Mas as leis contra os assassinatos de mulheres têm adversários. Por que feminicídio, se é um crime como outro qualquer? Por acaso a vida de uma mulher vale mais? E se for um crime passional? No julgamento, foram os questionamentos de familiares, amigos e advogados de defesa.
"A cultura machista fez com que quando se assassine uma mulher, busque sempre a maneira de justificar o agressor", disse Tuñez. Matar uma mulher é tão grave como a qualquer pessoa. Mas "sempre procura-se um atenuante como 'porque estava alcoolizado ou drogado ou porque ela estava com outro'", resumiu.
Na Argentina, a cada 30 horas uma mulher morre nas mãos de seu companheiro ou ex-companheiro, segundo a associação civil "A Casa do Encontro".
Esses crimes ocorrem em casamentos da classe alta, em casais maduros de classe média, em namoros jovens em que não se distingue o nível educacional, a prosperidade ou infortúnio econômico.
"Aqui nunca levantamos a voz, ele e eu, e ela era uma menina saudável, carinhosa", recordou a mãe de Karen, ao lado de seu marido, com que está casada há mais de 30 anos.
María Reinoso aprendeu neste ano, e há três meses sem Karen, que existem formas de detectar e ajudar possíveis vítimas de violência machista. Por isso, conta sua experiência em escolas para centenas de adolescentes.
"Ele a afastou de nós, dos amigos, não a deixava mais jogar bola, não queria vê-la falando ou mandando mensagens de texto no telefone quando estavam juntos", contou a mãe.
Reinoso cerra os dentes de impotência.

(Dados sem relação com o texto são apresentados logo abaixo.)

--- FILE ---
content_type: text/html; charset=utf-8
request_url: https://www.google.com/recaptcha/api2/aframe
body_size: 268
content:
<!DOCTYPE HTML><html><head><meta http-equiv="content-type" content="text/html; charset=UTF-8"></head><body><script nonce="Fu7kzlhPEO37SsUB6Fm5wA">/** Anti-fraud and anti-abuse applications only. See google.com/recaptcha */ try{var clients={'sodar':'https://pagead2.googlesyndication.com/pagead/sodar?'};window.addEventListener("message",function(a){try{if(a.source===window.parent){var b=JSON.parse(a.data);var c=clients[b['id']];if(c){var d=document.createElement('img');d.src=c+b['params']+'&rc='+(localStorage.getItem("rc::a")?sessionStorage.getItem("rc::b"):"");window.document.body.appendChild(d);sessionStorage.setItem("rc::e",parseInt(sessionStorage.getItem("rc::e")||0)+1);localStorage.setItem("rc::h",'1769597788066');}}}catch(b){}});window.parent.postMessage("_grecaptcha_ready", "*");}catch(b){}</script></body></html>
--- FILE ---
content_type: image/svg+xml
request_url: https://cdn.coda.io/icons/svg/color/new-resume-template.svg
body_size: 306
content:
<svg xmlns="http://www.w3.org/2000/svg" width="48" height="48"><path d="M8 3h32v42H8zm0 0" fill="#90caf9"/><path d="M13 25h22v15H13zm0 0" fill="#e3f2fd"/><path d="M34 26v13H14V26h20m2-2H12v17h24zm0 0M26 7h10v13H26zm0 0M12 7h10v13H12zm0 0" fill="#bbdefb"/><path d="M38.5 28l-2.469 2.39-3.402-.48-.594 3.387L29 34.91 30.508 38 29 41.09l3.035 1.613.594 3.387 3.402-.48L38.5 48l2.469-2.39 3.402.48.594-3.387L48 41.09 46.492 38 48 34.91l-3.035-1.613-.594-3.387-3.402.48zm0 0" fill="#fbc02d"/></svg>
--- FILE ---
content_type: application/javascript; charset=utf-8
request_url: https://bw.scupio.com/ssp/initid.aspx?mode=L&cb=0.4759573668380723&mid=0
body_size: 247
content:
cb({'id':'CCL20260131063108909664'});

Soluça diante de um cartaz com a foto que sua sua Karen alegre, pendurado na sala de sua casa: "Todas essas condutas são 'da cartilha', é preciso ficar atento quando uma mulher está vivendo isso", lamenta.
Deve-se reeducar a sociedade, "para que o assassinato de uma mulher não seja o mesmo que roubar um carro duas vezes", comentou Tuñez.